→ **SECCIÓN DEL DOCUMENTO**:

• • • • •

4. Una interpretación. En la primera mitad de la década de 1990, Anthony Hopkins protagonizó El silencio de los corderos, Regreso a Howards End, Lo que queda del día, Tierras de Penumbra o Nixon, por citar sólo algunas películas. Con ese fragmento de filmografía, ya bastaba para pasar a la historia pero lo cierto es que, desde entonces, la trayectoria del actor inglés ha sido un tanto irregular. En este festival, la sorpresa fue mayúscula al reencontrarse con el mejor Hopkins posible en The father. A priori las expectativas eran bajas tanto respecto a la película como a su interpretación: una adaptación teatral sobre un enfermo de alzheimer se antojaba, por culpa de los prejuicios, como uno de esos papeles de lucimiento fácil que triunfan en la temporada de premios. Nada más lejos de la verdad: el Hopkins de The father es, efectivamente, un personaje al borde de la demencia, pero el actor lo aborda desde la construcción de una identidad y la posterior desorientación, y no desde el tic o el efecto. No hay fuegos artificiales, sino una deconstrucción de la que también tiene gran mérito Florian Zeller, su director. Al identificar el punto de vista de la narración con el del protagonista, los personajes se entremezclan, los escenarios se confunden, el tiempo se desvanece y todo contribuye a una sensación de soledad y desamparo que nunca es cruel con el enfermo, sino empática. Hopkins alcanza una cumbre que recuerda a la mejor Meryl Streep: esa que consigue que el espectador lea su rostro y entienda perfectamente lo que siente pero que nunca interrumpe ni se pone por encima de la película porque lo importante es que todo lo demás siga fluyendo. Conseguir esa lectura fácil de un libro complejo es tal vez el mayor reto al que puede enfrentarse un actor. Como si fuese una especie de papel-compendio de todos aquellos rasgos que lo hicieron grande, Hopkins en The father es la contención a punto de explotar, pero también la explosión que hay que contener.

• • • • •

→ **LISTADO DE DATOS**:
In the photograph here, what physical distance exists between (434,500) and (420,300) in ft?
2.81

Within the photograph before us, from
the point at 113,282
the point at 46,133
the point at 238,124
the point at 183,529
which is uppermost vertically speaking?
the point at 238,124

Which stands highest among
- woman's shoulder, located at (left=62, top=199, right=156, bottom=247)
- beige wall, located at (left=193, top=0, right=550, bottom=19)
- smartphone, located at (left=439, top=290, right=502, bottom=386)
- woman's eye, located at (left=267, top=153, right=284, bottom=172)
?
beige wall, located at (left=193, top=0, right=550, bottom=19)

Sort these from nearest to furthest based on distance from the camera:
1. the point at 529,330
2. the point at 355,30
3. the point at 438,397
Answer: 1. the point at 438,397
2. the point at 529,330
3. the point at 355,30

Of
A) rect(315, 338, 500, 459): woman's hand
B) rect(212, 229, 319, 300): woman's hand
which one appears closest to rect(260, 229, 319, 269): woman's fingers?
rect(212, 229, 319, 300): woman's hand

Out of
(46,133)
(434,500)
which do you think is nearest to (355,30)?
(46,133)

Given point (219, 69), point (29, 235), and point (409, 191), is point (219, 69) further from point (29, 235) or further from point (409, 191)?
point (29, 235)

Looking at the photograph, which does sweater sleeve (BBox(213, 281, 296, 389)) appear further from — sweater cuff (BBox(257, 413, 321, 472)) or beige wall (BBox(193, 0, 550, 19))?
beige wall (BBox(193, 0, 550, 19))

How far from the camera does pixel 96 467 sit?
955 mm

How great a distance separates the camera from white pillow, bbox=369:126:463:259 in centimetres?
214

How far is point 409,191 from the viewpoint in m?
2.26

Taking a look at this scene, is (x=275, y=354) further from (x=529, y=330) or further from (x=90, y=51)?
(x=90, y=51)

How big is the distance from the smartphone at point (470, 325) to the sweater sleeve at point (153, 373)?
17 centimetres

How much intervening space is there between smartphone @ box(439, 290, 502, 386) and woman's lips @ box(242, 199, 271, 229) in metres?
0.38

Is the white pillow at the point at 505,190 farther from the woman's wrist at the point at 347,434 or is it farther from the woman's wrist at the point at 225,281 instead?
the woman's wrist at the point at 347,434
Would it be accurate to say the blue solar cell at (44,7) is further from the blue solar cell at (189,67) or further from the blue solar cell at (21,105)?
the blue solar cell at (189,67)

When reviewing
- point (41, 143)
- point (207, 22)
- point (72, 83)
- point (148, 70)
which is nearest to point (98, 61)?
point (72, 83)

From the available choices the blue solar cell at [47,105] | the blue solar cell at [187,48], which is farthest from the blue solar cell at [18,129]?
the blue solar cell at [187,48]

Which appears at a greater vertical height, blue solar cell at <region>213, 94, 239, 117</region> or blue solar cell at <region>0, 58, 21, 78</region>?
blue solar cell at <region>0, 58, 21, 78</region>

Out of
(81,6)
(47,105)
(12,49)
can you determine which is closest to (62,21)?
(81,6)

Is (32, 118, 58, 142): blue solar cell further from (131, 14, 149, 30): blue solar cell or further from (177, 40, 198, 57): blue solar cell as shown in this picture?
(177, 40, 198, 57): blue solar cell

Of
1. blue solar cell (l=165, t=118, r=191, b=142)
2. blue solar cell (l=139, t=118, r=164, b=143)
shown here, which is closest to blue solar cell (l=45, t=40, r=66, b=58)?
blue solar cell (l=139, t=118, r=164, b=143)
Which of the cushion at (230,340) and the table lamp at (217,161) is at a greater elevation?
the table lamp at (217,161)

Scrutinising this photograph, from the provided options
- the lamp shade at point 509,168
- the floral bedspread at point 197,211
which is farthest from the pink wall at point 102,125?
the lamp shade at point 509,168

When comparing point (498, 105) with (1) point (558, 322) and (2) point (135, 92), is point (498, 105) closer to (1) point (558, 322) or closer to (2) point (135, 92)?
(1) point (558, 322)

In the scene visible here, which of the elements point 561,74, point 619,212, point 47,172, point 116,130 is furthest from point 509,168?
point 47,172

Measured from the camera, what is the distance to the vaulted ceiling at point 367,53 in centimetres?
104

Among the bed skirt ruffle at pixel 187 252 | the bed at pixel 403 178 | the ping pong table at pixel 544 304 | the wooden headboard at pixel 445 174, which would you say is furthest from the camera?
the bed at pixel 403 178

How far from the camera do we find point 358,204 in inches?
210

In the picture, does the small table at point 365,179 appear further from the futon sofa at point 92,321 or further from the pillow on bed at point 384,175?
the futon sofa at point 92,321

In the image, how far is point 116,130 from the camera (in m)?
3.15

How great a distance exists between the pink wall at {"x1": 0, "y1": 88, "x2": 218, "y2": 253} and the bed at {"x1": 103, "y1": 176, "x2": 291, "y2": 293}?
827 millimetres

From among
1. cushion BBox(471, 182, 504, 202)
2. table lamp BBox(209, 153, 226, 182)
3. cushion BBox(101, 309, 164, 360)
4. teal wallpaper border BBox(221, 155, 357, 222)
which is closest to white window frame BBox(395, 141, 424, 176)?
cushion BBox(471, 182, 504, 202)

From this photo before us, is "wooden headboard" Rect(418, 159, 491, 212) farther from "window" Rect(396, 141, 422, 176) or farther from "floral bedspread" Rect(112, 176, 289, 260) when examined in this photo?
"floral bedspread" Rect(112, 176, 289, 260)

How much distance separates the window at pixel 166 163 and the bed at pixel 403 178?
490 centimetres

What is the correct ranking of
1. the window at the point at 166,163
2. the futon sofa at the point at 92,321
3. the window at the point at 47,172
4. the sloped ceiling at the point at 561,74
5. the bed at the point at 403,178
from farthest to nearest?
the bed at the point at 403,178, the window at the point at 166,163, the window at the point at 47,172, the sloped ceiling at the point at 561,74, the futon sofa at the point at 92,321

• • • • •

→ **CONJUNTO DE TAREAS**:
1. Responde estas preguntas sobre el fragmento sobre Hopkins en The father:
(a) ¿En qué periodo protagonizó Anthony Hopkins El silencio de los corderos y Lo que queda del día?
(b) ¿Quién es el director de The father?
(c) ¿A qué actriz recuerda la cumbre que alcanza Hopkins en esa película?
2. Prosigue el fragmento sobre Hopkins en The father a partir de su última oración.
Los registros son un material aparte, sin relación con el fragmento sobre Hopkins en The father.

→ **RESPUESTAS POR TAREA**:
1.
(a) En la primera mitad de la década de 1990.
(b) Florian Zeller.
(c) A la mejor Meryl Streep.

2.
5. Un gesto. Carmen Machi mirando con lascivia la mortadela que le corta el charcutero en Un efecto óptico, para después comérsela a escondidas en el baño de una habitación de hotel de Nueva York (¿o era Burgos?). El flan de La Concejala antropófaga ya había demostrado que nadie come como Machi en pantalla, pero la película de Juan Cavestany nos muestra unos labios y una mirada que son la ilustración perfecta de la lujuria alimentaria.

6. Un cuerpo. Cuando en Passion Simple vemos el cuerpo desnudo de Serguéi Polunin, la directora Danielle Arbid decide recrearse en los tatuajes reales del bailarín ucraniano. Por razones narrativas, oculta el rostro de Vladimir Putín que el actor tiene trazado en su pecho, pero no así todas las demás figuras dibujadas en el resto del cuerpo. Así, por ejemplo, la cara tatuada de Heath Ledger caracterizado como el Joker en el brazo de Polunin se convierte en una bisagra que une la persona real con el personaje. Todo adquiere verdad, y la dirección de Arbid hace suyas las directrices de Laura Mulvey respecto al placer de la mirada.

No ha sido el único cuerpo del festival sobre el que merece la pena detenerse. Los movimientos adolescentes e impulsivos, fuera de toda lógica, de Jack Dylan Grazer en We are who we are —Guadagnino es tal vez el director actual que mejor traza los gestos de los cuerpos—; la figura de Romina Escobar cayendo al suelo desbordada en Nosotros nunca moriremos; los breves pero contundentes instantes de cercanía e intimidad entre Colin Firth y Stanley Tucci en Supernova… Todos estos ejemplos además traen consigo discursos de normalización respecto a la identidad de género, erigiendo los cuerpos pero no así sus narrativas como centros del relato.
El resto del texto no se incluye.